Chodzi o śledztwo w sprawie incydentu na moście granicznym z Niemcami w Słubicach z 29 czerwca. Bąkiewicz, działacz środowisk narodowych, oskarżył pracujących tam funkcjonariuszy Straży Granicznej i Żandarmerii Wojskowej, o to, że działają na szkodę Polski, wpuszczając migrantów na polecenie strony niemieckiej.
"Mamy ogromny szacunek dla polskiego munduru i dawaliśmy temu wyraz wielokrotnie. Ale nie możemy stać bezczynnie, kiedy sprowadzacie śmiertelne zagrożenie na nas i nasze rodziny" - napisał Robert Bąkiewicz, pokazując na X nagranie ze swojej rozmowy z funkcjonariuszką Straży Granicznej.
Prokurator Regionalna każe referentowi postawić zarzuty Bąkiewczowi
Śledztwo w tej sprawie następnego dnia wszczęła Prokuratura Okręgowa w Gorzowie Wielkopolskim, ale – jak wynika z komunikatu Prokuratury Regionalnej w Szczecinie, nie zdecydowała się na postawienie Bąkiewiczowi zarzutów. Z tą decyzją nie zgodziła się nadzorująca gorzowską prokuraturę Prokuratura Regionalna w Szczecinie. Poleciła prokuratorowi prowadzącemu postępowanie, by wydał postanowienia o przedstawieniu zarzutu Bąkiewiczowi i go przesłuchał.

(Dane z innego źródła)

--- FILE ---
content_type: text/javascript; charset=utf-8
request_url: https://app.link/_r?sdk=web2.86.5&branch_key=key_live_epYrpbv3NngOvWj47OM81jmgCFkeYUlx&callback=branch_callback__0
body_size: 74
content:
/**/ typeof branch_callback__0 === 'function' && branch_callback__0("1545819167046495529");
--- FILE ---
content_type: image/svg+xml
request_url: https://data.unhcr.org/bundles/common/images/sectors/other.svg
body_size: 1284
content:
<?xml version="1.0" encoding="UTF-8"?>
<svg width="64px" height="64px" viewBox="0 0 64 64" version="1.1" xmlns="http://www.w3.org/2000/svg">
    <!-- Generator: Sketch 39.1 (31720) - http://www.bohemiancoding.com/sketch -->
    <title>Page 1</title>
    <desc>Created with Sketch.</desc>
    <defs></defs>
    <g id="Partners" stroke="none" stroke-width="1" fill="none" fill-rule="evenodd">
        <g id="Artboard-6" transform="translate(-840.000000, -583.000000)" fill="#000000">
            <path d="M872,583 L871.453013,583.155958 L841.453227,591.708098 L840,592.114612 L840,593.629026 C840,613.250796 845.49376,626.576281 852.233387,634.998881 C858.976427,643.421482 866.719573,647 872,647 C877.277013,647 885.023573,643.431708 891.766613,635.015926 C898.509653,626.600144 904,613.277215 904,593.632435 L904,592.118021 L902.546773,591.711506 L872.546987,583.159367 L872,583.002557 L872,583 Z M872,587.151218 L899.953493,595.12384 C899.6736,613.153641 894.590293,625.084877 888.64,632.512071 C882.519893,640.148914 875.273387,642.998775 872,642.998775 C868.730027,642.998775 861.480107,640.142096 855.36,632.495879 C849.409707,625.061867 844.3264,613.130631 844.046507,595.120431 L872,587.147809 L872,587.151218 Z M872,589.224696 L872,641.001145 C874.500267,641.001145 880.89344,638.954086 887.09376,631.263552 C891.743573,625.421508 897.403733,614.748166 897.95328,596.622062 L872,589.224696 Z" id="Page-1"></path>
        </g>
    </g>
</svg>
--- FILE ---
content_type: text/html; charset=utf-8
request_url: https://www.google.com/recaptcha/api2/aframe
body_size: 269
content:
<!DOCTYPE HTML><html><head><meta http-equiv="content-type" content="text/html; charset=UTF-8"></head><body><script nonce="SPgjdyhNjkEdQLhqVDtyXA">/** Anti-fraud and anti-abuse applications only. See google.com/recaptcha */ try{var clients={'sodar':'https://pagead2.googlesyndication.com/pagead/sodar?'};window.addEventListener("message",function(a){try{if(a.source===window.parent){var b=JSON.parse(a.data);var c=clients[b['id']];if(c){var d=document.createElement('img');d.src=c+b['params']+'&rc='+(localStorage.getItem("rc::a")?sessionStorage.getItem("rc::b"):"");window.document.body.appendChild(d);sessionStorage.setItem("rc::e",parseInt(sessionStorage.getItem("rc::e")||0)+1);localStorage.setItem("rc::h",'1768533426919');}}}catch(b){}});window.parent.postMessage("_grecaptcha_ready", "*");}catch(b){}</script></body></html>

„Prokurator Regionalna w Szczecinie wydała dziś prokuratorowi referentowi z Prokuratury Okręgowej w Gorzowie Wielkopolskim polecenie przedstawienia Robertowi B. zarzutu znieważenia funkcjonariuszy Straży Granicznej i Żandarmerii Wojskowej w dniu 29 czerwca 2025 r. w Słubicach, podczas i w związku z pełnieniem przez nich obowiązków służbowych - poinformował rzecznik Prokuratury Krajowej prok. Przemysław Nowak na platformie X.